Vue panoramique de Chartres avec sa cathédrale et rivière

Que visiter à Tours : les incontournables à faire et ne pas manquer

J’ai posé un pied dans Tours un vendredi matin d’avril, sans attendre grand-chose. Je traversais juste la région, mais j’avais quelques heures à tuer avant mon train. Et puis voilà, j’ai marché dans le Vieux-Tours, j’ai levé les yeux vers la Cathédrale Saint-Gatien, et j’ai compris qu’on m’avait menti : cette ville n’est pas qu’une étape vers les châteaux. Elle est une destination. Avec ses façades à colombages, ses bords de Loire qui respirent, son patrimoine historique inscrit à l’UNESCO et ce mélange de culture vivante et d’architecture millénaire, Tours mérite qu’on s’y attarde. Alors je me suis attardée. Et je vais vous raconter ce qu’il ne faut surtout pas manquer si vous décidez, vous aussi, de vous perdre dans cette ville du Val de Loire qui porte si bien son surnom de Jardin de la France.

La Cathédrale Saint-Gatien et le Cloître de la Psalette

La Cathédrale Saint-Gatien m’a cueillie dès mon arrivée dans le centre-ville. Impossible de la rater : ses deux tours culminent à 69 et 70 mètres, et sa façade gothique ressemble à un travail d’orfèvre. Construite entre 1170 et 1575, elle concentre quatre siècles d’évolutions architecturales dans un seul édifice. À l’intérieur, la nef s’élève à près de 30 mètres sous des voûtes qui semblent défier la gravité. Mais ce qui m’a vraiment coupé le souffle, ce sont les vitraux du XIIIe siècle. Ils filtrent la lumière avec une délicatesse que je ne saurais décrire sans tomber dans le pathos.
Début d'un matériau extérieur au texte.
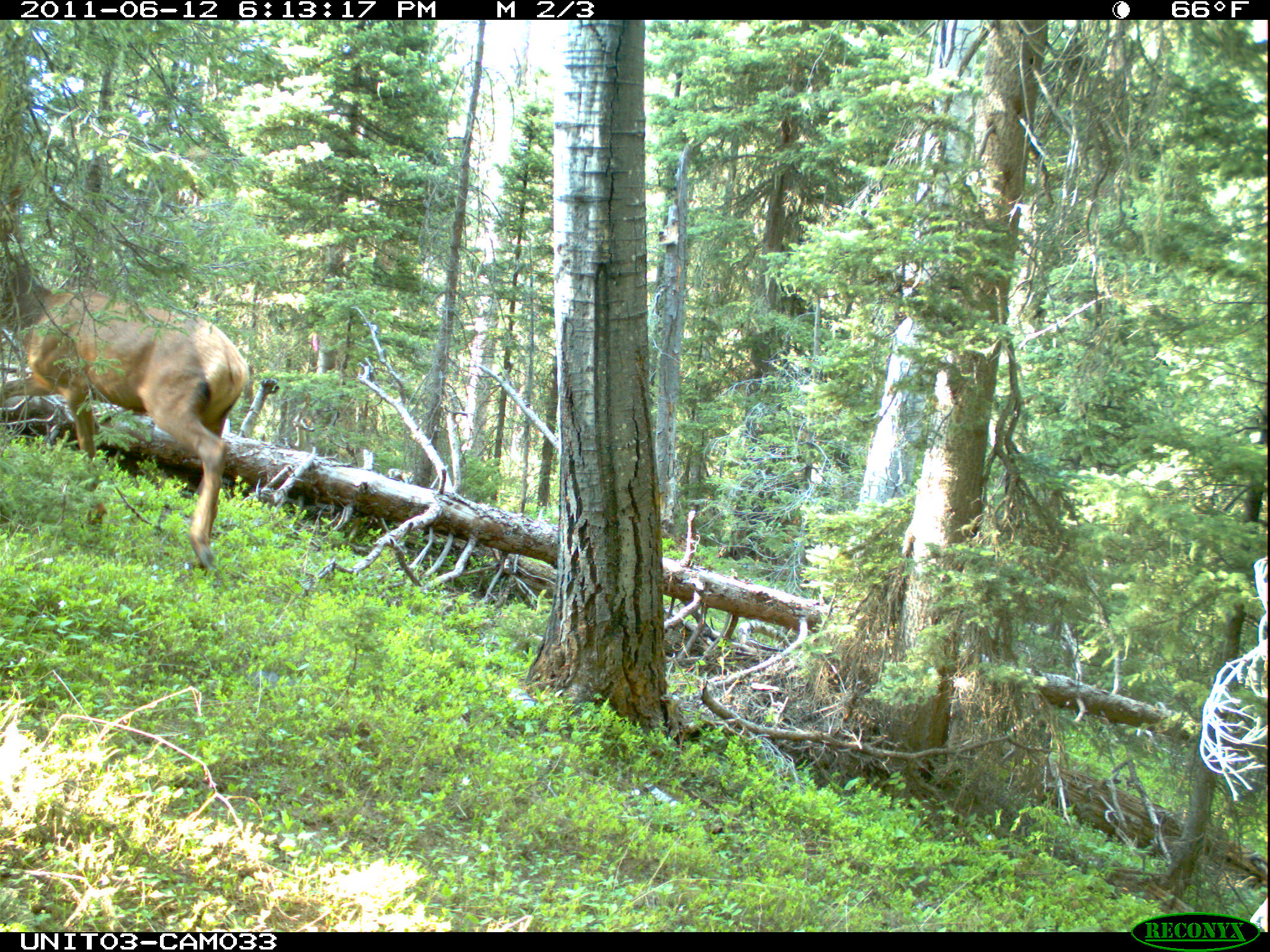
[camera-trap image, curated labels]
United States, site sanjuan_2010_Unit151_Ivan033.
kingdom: Animalia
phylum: Chordata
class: Mammalia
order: Artiodactyla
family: Cervidae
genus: Cervus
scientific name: Cervus elaphus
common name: red deer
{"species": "Cervus elaphus (red deer)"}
On y trouve aussi un orgue du XVIe siècle, un tabernacle plaqué d’ébène et d’ivoire, et deux tombeaux sculptés qui serrent le cœur : ceux des enfants de Charles VIII et Anne de Bretagne, morts à 3 ans et 36 jours. La cathédrale est ouverte tous les jours de 8h30 à 18h30, l’entrée est gratuite, et le sol est régulier, ce qui facilite l’accès aux personnes à mobilité réduite. Je vous recommande d’y consacrer au moins 30 minutes, même si vous n’êtes pas croyante.

Juste à côté, adossé au flanc nord de la cathédrale, le Cloître de la Psalette offre un contraste saisissant. C’est une architecture de transition entre le gothique et la Renaissance, avec un jardin paisible et des gargouilles qui veillent depuis des siècles. L’escalier à vis qui mène au scriptorium est un petit chef-d’œuvre en soi. En haut, une salle voûtée achevée en 1460 accueille régulièrement des expositions. Balzac y a même campé l’un de ses personnages de La Comédie humaine. L’entrée coûte 4 euros pour les adultes, gratuite pour les enfants. Comptez entre 10 et 40 minutes pour la visite.
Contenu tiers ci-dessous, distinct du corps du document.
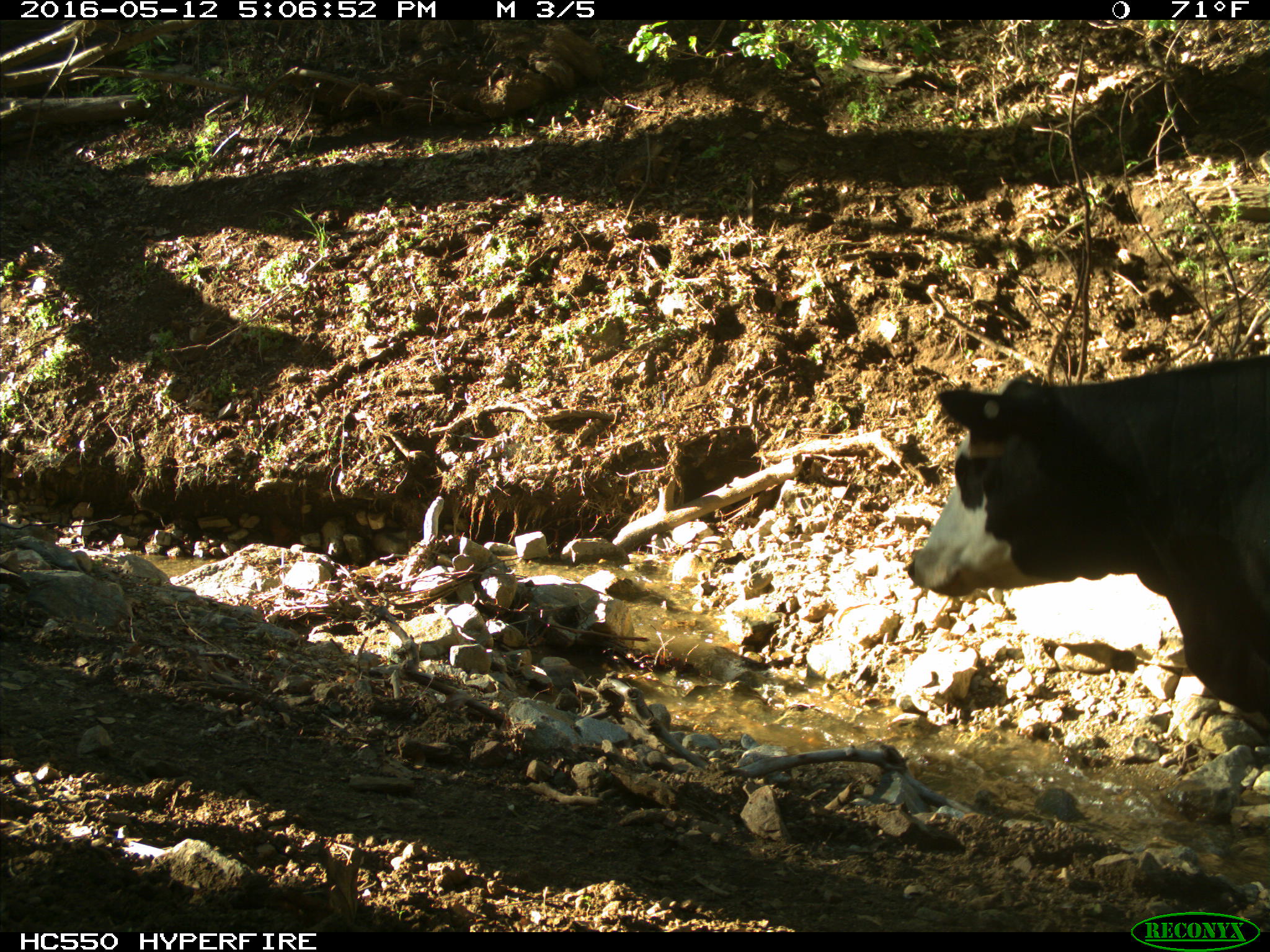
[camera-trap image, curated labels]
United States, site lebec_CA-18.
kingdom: Animalia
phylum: Chordata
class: Mammalia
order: Artiodactyla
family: Bovidae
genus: Bos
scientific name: Bos taurus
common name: domestic cow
Le Vieux-Tours et la Place Plumereau

Si vous ne deviez voir qu’un seul quartier à Tours, ce serait celui-là. Le Vieux-Tours est un dédale de ruelles pavées bordées de maisons à colombages qui datent du XVe siècle. Certaines façades, notamment rue Colbert, sont d’un rouge flamboyant qui contraste avec le ciel gris de la Touraine. Sur l’une d’elles, j’ai repéré des pèlerins de Saint Jacques de Compostelle sculptés dans le bois. Ce genre de détail, personne ne vous le montre sur une carte postale, mais c’est exactement ce qui donne son âme à une ville.
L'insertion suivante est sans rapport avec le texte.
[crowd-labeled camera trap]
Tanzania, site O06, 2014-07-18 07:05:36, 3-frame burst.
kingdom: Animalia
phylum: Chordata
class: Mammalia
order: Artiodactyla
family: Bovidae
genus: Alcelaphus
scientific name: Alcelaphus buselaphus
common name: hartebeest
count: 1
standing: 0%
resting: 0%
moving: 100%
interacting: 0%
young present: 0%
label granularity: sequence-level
Et puis il y a la Place Plumereau. Élue meilleure place de France pour prendre l’apéro par le Lonely Planet, elle ne vole pas son titre. Les maisons colorées s’alignent avec une symétrie presque parfaite, les terrasses débordent de vie, et l’ambiance y est électrique dès que le soleil décline. Jeanne d’Arc y est passée avec son armée au XVe siècle, mais aujourd’hui, ce sont surtout les touristes et les habitants qui se disputent les meilleures places en terrasse. La place a été réhabilitée dans les années 1960, et elle reste le cœur battant de Tours.

Je vous conseille de vous y promener tôt le matin, quand les ruelles sont encore désertes et que la lumière rasante fait ressortir les détails des façades. Comptez une bonne heure de balade, sans compter les arrêts dans les boutiques. Si vous souhaitez approfondir, des visites guidées sont proposées par l’Office de Tourisme, labelisées Ville d’Art et d’Histoire, à partir de 7 euros pour 1h30. Il existe aussi des visites théâtralisées et nocturnes qui valent le détour.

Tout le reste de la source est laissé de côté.